# [Given exercise 1]
Please write out the passage of the forum thread that begins at the words "What do you" and stops after "up for you?", copying it word for word.

# [Text]
• • •
# Need an opinion/advice from MEN



## MrsJT (Sep 26, 2010)

I have posted in another forum about my issue and I really need some male advice, I need some clarity on what you see happening.

My husband moved out one week ago, moved everything of his out. He is staying at his sister's house. We have been married less than 2 months. Both in late 30's. Most major issues we have going on since married is bad communication which leads to verbal fights. He wants a divorce. He is exhausted and drained and does not feel like trying at all anymore. Says it's not in him any longer. He refuses marital counseling, at this point. I do not want a divorce and want to make our marriage work.

However...

Last night, I got 2 text messages from my husband.

1st text:

Husband: This hard on me
Husband: I think about us all the time
Me: This is what you want. This should be light on your mind.
Husband: its not..

Second text a while later:
Husband: You just dont get it
Husband: (my name), I love you...I miss us. I miss the laughing the kissing the loving
Husband: I miss it all
Husband: but I cant deal with the other stuff that has to go along with it
Me: We didn't try fixing it the right way as we know we needed to, or the way it used to work for us before it all changed and we ended up here like this. We didn't follow through. I know my part in where I went wrong. I need time right now, Baby. If you want to work on our marriage, you know how to reach me. Until then, I remain your loyal wife. Good night.

That was our last text. :scratchhead:

I am getting mixed signals. One minute he is totally done and enforces it to me that we are totally through and he cannot do this anymore. He enforces that a lot. The next it seems like he is still considering and appears offended/slighted when I've agreed with him that it should end. When we have talked casual everyday stuff and I told him I met a new friend in exercise class (we're new to this area), he assumed it was a man (after telling me 2 days prior to this, he "released" me from my vows and told me to go date whoever I want and move on) and spat at me in text, "YOU CAN TELL YOUR NEW FRIEND HE CAN DO THE PAINTING YOU NEED IN THE HOUSE THEN!!!!" I said, "Um, ok? I will tell HER that??" ---No response in return to that. Generally, he does have a mild jealous streak which has not caused us any issues in our relationship.

I do not know what to think anymore. I don't know what to believe or what to make of him. I'm becoming very depressed. 

Silence is golden. I am now taking that road entirely. It's been very difficult to do that to this point and I really have tried with so much difficulty....but now I feel I have no other option. I feel that since he says he misses me, etc. the "seed" is there in his head and it may grow. Maybe it will lead him back home to want to try, I hope. I am backed off entirely now and silent for a few days.

What do you see going on here? Your advice to me is?

Thanks in advance.


----------



## Susan2010 (Apr 19, 2010)

He likes the good times but left because times are not always good and told you he doesn't want to be bothered unless times can always be good. But who needs a fair weather husband? In other words, he wants his way, he has to always be right, and you have to always be wrong. If he cannot get his way and if he cannot be right, then he will take his marbles and run home. Why is that so difficult to see that only a man can sum it up for you?
• • •
# [Data for processing]
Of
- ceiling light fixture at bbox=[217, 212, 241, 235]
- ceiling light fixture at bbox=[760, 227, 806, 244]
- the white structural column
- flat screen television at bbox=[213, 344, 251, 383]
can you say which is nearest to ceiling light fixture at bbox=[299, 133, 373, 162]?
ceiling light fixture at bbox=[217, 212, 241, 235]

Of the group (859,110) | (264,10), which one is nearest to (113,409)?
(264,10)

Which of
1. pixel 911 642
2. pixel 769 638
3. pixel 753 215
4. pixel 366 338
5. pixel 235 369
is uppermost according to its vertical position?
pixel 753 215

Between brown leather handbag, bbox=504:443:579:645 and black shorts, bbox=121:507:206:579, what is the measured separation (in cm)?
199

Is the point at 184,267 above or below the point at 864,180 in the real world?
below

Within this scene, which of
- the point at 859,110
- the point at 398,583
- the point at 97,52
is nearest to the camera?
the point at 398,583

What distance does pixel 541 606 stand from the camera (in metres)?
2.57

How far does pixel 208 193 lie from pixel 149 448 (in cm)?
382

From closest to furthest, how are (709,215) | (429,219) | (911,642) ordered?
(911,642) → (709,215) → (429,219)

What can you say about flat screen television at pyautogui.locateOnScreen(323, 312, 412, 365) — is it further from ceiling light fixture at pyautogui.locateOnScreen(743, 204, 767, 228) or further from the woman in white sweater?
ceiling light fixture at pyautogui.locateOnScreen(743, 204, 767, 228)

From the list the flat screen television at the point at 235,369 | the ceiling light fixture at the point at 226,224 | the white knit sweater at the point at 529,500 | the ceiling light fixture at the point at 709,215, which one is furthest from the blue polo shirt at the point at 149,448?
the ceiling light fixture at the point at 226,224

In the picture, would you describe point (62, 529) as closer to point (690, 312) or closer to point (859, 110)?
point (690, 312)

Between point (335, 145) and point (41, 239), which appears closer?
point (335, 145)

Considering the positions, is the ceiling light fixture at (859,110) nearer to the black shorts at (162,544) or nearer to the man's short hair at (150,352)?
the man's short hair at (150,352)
• • •
# [Given exercise 2]
Repeat the records word for word, beginning at the line that has "Between point (335, 145)" and stopping after the last line of the records, both ends included.

# [Output 1]
What do you see going on here? Your advice to me is?

Thanks in advance.


----------



## Susan2010 (Apr 19, 2010)

He likes the good times but left because times are not always good and told you he doesn't want to be bothered unless times can always be good. But who needs a fair weather husband? In other words, he wants his way, he has to always be right, and you have to always be wrong. If he cannot get his way and if he cannot be right, then he will take his marbles and run home. Why is that so difficult to see that only a man can sum it up for you?

# [Output 2]
Between point (335, 145) and point (41, 239), which appears closer?
point (335, 145)

Considering the positions, is the ceiling light fixture at (859,110) nearer to the black shorts at (162,544) or nearer to the man's short hair at (150,352)?
the man's short hair at (150,352)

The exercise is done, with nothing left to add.